**Task list**
1/ In the dementia genetics passage, in which journal were the findings published?
2/ Quote the dementia genetics passage, everything from "Examining brain tissue" down to "after Alzheimer's disease.".
3/ Extend the dementia genetics passage beyond its last sentence.

**Passage**
• • •

Examining brain tissue from over 500 individuals in 11 countries, researchers from the University of Pennsylvania School of Medicine and the Children's Hospital of Philadelphia, and colleagues found a new risk factor for the second-most-common cause of early-onset dementia after Alzheimer's disease.
"Using a genome-wide scan for genetic variation in post-mortem brain tissue, we were able to pinpoint variations common to patients with a specific subtype of frontotemporal lobar degeneration, FTLD," says co-first author Vivianna Van Deerlin, MD, PhD, associate professor of Pathology and Laboratory Medicine at Penn. "This gives us more information on what proteins may underlie the molecular events leading to FTLD, and eventually, new drug targets." The findings were published online this week in Nature Genetics.
"By identifying gene variants that may play a role in the development and progression of one type of FTLD, this research, if replicated, will take us one step closer to an understanding of the complex biologic pathways involved in this devastating disease," said Marcelle Morrison-Bogorad, PhD, director of the National Institutes of Health Division of Neuroscience.

• • •

**Information provided**
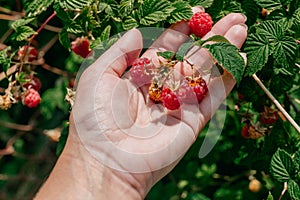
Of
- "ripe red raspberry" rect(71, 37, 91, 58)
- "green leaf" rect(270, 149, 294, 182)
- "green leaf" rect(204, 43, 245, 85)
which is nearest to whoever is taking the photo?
"green leaf" rect(204, 43, 245, 85)

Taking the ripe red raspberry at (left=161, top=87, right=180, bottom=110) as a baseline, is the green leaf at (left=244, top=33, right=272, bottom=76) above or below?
above

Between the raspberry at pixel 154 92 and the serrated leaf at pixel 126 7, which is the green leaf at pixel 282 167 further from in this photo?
the serrated leaf at pixel 126 7

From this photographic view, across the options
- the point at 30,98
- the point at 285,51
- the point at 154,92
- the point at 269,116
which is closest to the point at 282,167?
the point at 269,116

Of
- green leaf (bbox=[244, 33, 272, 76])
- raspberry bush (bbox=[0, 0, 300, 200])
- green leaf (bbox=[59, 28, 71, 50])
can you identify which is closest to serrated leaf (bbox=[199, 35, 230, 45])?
raspberry bush (bbox=[0, 0, 300, 200])

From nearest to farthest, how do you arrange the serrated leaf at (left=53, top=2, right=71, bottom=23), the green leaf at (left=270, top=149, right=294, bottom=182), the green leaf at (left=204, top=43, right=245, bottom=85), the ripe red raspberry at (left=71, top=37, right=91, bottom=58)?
the green leaf at (left=204, top=43, right=245, bottom=85)
the green leaf at (left=270, top=149, right=294, bottom=182)
the serrated leaf at (left=53, top=2, right=71, bottom=23)
the ripe red raspberry at (left=71, top=37, right=91, bottom=58)

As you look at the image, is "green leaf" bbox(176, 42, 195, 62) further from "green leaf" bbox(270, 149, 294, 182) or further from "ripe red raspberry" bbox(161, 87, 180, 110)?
"green leaf" bbox(270, 149, 294, 182)

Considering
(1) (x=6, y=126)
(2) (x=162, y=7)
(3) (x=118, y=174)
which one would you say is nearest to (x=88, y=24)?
(2) (x=162, y=7)

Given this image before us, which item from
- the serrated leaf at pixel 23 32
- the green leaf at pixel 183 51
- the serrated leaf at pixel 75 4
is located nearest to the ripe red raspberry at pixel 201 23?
the green leaf at pixel 183 51

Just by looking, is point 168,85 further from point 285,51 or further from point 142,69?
point 285,51
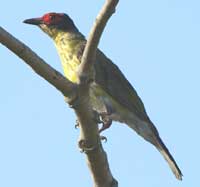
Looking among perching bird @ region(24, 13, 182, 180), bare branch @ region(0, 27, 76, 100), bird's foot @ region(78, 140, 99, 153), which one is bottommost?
bird's foot @ region(78, 140, 99, 153)

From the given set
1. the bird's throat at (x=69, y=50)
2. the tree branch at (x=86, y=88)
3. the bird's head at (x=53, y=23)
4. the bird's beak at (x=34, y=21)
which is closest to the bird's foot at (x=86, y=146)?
the tree branch at (x=86, y=88)

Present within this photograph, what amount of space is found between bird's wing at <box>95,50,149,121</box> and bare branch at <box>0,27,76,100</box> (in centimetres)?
271

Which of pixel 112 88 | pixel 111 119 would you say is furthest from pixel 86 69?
pixel 112 88

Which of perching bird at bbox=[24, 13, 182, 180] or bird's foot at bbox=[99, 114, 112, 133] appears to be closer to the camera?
bird's foot at bbox=[99, 114, 112, 133]

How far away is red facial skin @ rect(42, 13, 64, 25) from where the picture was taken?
26.3ft

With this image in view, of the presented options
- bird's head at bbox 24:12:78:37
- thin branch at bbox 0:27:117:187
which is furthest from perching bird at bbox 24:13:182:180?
thin branch at bbox 0:27:117:187

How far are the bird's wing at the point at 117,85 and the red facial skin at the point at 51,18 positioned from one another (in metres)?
0.70

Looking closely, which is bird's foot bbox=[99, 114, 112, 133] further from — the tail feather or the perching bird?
the tail feather

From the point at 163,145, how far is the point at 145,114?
0.45 m

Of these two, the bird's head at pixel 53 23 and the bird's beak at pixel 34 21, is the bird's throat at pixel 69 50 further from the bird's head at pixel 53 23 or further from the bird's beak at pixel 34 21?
the bird's beak at pixel 34 21

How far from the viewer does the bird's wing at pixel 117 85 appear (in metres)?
7.36

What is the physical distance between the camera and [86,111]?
183 inches

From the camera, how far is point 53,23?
8.07m

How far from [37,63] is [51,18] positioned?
3884 millimetres
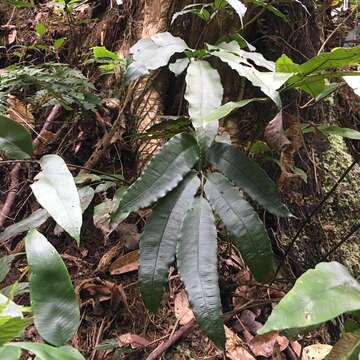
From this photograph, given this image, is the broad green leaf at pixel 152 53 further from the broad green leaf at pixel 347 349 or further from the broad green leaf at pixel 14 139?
the broad green leaf at pixel 347 349

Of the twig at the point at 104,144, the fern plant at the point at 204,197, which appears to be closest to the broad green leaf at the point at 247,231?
the fern plant at the point at 204,197

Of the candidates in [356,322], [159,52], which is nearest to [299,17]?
[159,52]

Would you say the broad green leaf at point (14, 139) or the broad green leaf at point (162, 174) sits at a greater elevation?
the broad green leaf at point (162, 174)

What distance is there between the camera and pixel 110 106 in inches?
60.7

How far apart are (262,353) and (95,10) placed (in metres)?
1.58

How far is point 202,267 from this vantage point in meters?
0.71

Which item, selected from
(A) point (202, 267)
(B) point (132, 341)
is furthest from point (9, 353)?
(B) point (132, 341)

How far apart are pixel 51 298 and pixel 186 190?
0.29 m

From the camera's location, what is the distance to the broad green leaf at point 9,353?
0.53 m

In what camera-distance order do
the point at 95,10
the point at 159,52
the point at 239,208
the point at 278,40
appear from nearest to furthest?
the point at 239,208, the point at 159,52, the point at 278,40, the point at 95,10

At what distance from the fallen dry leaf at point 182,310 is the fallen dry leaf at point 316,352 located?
0.91 feet

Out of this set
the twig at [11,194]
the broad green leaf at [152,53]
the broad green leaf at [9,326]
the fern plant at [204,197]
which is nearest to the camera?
the broad green leaf at [9,326]

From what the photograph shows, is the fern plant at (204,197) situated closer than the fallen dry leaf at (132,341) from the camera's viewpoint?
Yes

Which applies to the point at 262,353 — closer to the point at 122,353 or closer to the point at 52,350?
the point at 122,353
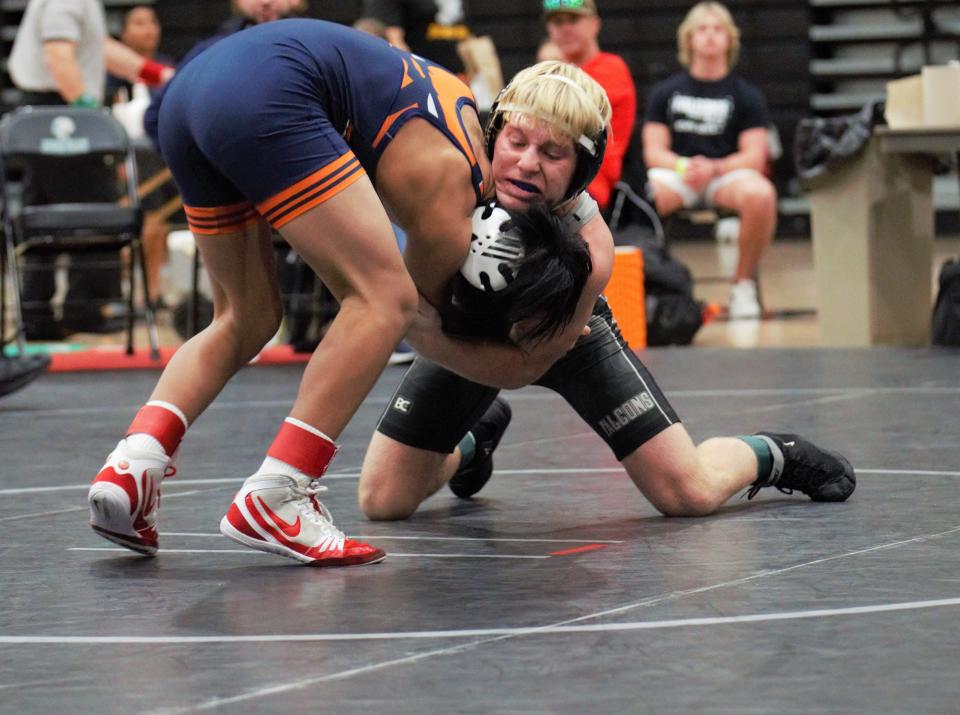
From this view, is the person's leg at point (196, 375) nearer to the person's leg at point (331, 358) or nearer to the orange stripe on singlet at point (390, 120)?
the person's leg at point (331, 358)

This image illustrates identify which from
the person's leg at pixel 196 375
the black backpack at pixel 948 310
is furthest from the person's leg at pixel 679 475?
the black backpack at pixel 948 310

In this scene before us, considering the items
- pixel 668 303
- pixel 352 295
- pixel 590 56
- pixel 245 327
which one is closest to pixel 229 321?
pixel 245 327

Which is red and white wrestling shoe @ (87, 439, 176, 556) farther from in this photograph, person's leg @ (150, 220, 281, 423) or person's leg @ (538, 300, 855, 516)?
person's leg @ (538, 300, 855, 516)

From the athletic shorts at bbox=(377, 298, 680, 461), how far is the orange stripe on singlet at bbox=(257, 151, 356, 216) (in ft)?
2.27

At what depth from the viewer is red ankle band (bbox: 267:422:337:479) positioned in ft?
8.74

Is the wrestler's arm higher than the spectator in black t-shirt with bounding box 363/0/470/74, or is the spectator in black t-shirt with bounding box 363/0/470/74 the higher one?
the spectator in black t-shirt with bounding box 363/0/470/74

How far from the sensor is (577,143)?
284 cm

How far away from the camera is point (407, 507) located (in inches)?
129

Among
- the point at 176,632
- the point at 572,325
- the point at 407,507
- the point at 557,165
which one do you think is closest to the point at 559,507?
the point at 407,507

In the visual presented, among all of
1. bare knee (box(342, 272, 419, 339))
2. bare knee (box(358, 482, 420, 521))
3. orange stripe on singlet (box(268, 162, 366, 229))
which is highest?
orange stripe on singlet (box(268, 162, 366, 229))

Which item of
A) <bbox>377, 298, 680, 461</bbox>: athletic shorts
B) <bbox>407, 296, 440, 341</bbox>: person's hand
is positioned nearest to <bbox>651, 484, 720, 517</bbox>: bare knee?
<bbox>377, 298, 680, 461</bbox>: athletic shorts

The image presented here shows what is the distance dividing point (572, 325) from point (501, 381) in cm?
16

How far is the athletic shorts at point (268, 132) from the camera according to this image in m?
2.65

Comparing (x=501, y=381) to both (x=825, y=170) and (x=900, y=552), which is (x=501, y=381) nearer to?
(x=900, y=552)
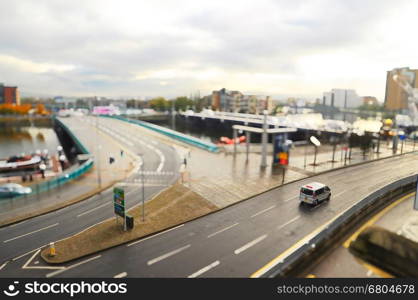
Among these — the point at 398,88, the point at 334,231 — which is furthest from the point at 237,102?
the point at 334,231

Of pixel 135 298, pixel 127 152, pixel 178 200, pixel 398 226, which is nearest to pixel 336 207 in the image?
pixel 398 226

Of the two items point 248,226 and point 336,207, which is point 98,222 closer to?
point 248,226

• • •

**Your written answers**
1/ Nature Genetics.

2/
Examining brain tissue from over 500 individuals in 11 countries, researchers from the University of Pennsylvania School of Medicine and the Children's Hospital of Philadelphia, and colleagues found a new risk factor for the second-most-common cause of early-onset dementia after Alzheimer's disease.

3/
The findings build on a 2006 discovery by co-senior authors Virginia Lee, PhD, director of the Center for Neurodegenerative Disease Research, and John Q. Trojanowski, MD, PhD, director of the Institute of Aging at Penn. They led an international team that found that a protein called TDP-43 accumulates abnormally in brain tissue from individuals with one type of heritable FTLD. TDP-43 is a known protein widely expressed throughout the body, with multiple functions, including regulating transcription of the genetic code and as scaffolding for nuclear and motor neuron proteins.